Quale sofferenza più grande, Signore, più acuta ancora dei chiodi nelle tue mani, più acuta perfino della vista che di lassù, dalla Croce, avrai avuto di un mondo e di una storia che sarebbero sembrati scorrere come se nulla fosse cambiato al tuo passaggio quale sofferenza più acuta del sospetto che la tua umanità può aver avuto, di essere, abbandonato dal Padre in braccio alla più abissale solitudine?
Ciascuno di noi. Signore, ha provato, un po' come Te, il dramma della solitudine e dell'abbandono: quel momento tragico in cui avverti il vuoto attorno a Te e ti sembra di essere l'unica persona sulla faccia della terra.

Quel momento in cui avverti forse anche i rumori e gli spintoni della folla, ma tu non sei niente per nessuno, e tutti ti passano accanto come se tu assolutamente non esistessi.
In quel momento ti assale la trafiggente tentazione di desiderare di non essere mai nato. Perché se nessuno si accorge di te vuoi dire che neppure tu hai qualche ragione per essere contento di vivere! E in quel momento drammatico dell'abbandono in braccio alla solitudine, la paura sana che abita in fondo al tuo cuore lancia un urlo di soccorso, un'invocazione d'aiuto, forse prima alla mamma, poi al figlio, poi al coniuge. E se nessuno risponde, una forza prepotente e misteriosa urla verso Qualcuno che ci deve assolutamente essere. Altrimenti la vita giocherebbe come il topo con il gatto, che si diverte a lasciargli qualche possibilità, per gustarlo poi più tremante fra le zanne.
◇ ◇ ◇
> [Consegna 1]:
Riscrivi per intero l'elenco, sostituendo "large clock" con "wall clock" e lasciando invariato tutto il resto.

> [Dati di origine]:
◇ ◇ ◇
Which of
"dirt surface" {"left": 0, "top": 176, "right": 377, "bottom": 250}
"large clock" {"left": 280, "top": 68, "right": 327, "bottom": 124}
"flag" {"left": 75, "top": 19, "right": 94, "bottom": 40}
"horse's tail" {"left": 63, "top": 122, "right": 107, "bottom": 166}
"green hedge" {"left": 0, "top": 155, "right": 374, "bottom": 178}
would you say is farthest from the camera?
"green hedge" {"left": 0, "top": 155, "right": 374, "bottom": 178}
◇ ◇ ◇
> [Consegna 2]:
Ricopia parola per parola la meditazione sulla solitudine.

> [Risposta scritta 1]:
Which of
"dirt surface" {"left": 0, "top": 176, "right": 377, "bottom": 250}
"wall clock" {"left": 280, "top": 68, "right": 327, "bottom": 124}
"flag" {"left": 75, "top": 19, "right": 94, "bottom": 40}
"horse's tail" {"left": 63, "top": 122, "right": 107, "bottom": 166}
"green hedge" {"left": 0, "top": 155, "right": 374, "bottom": 178}
would you say is farthest from the camera?
"green hedge" {"left": 0, "top": 155, "right": 374, "bottom": 178}

> [Risposta scritta 2]:
Quale sofferenza più grande, Signore, più acuta ancora dei chiodi nelle tue mani, più acuta perfino della vista che di lassù, dalla Croce, avrai avuto di un mondo e di una storia che sarebbero sembrati scorrere come se nulla fosse cambiato al tuo passaggio quale sofferenza più acuta del sospetto che la tua umanità può aver avuto, di essere, abbandonato dal Padre in braccio alla più abissale solitudine?
Ciascuno di noi. Signore, ha provato, un po' come Te, il dramma della solitudine e dell'abbandono: quel momento tragico in cui avverti il vuoto attorno a Te e ti sembra di essere l'unica persona sulla faccia della terra.

Quel momento in cui avverti forse anche i rumori e gli spintoni della folla, ma tu non sei niente per nessuno, e tutti ti passano accanto come se tu assolutamente non esistessi.
In quel momento ti assale la trafiggente tentazione di desiderare di non essere mai nato. Perché se nessuno si accorge di te vuoi dire che neppure tu hai qualche ragione per essere contento di vivere! E in quel momento drammatico dell'abbandono in braccio alla solitudine, la paura sana che abita in fondo al tuo cuore lancia un urlo di soccorso, un'invocazione d'aiuto, forse prima alla mamma, poi al figlio, poi al coniuge. E se nessuno risponde, una forza prepotente e misteriosa urla verso Qualcuno che ci deve assolutamente essere. Altrimenti la vita giocherebbe come il topo con il gatto, che si diverte a lasciargli qualche possibilità, per gustarlo poi più tremante fra le zanne.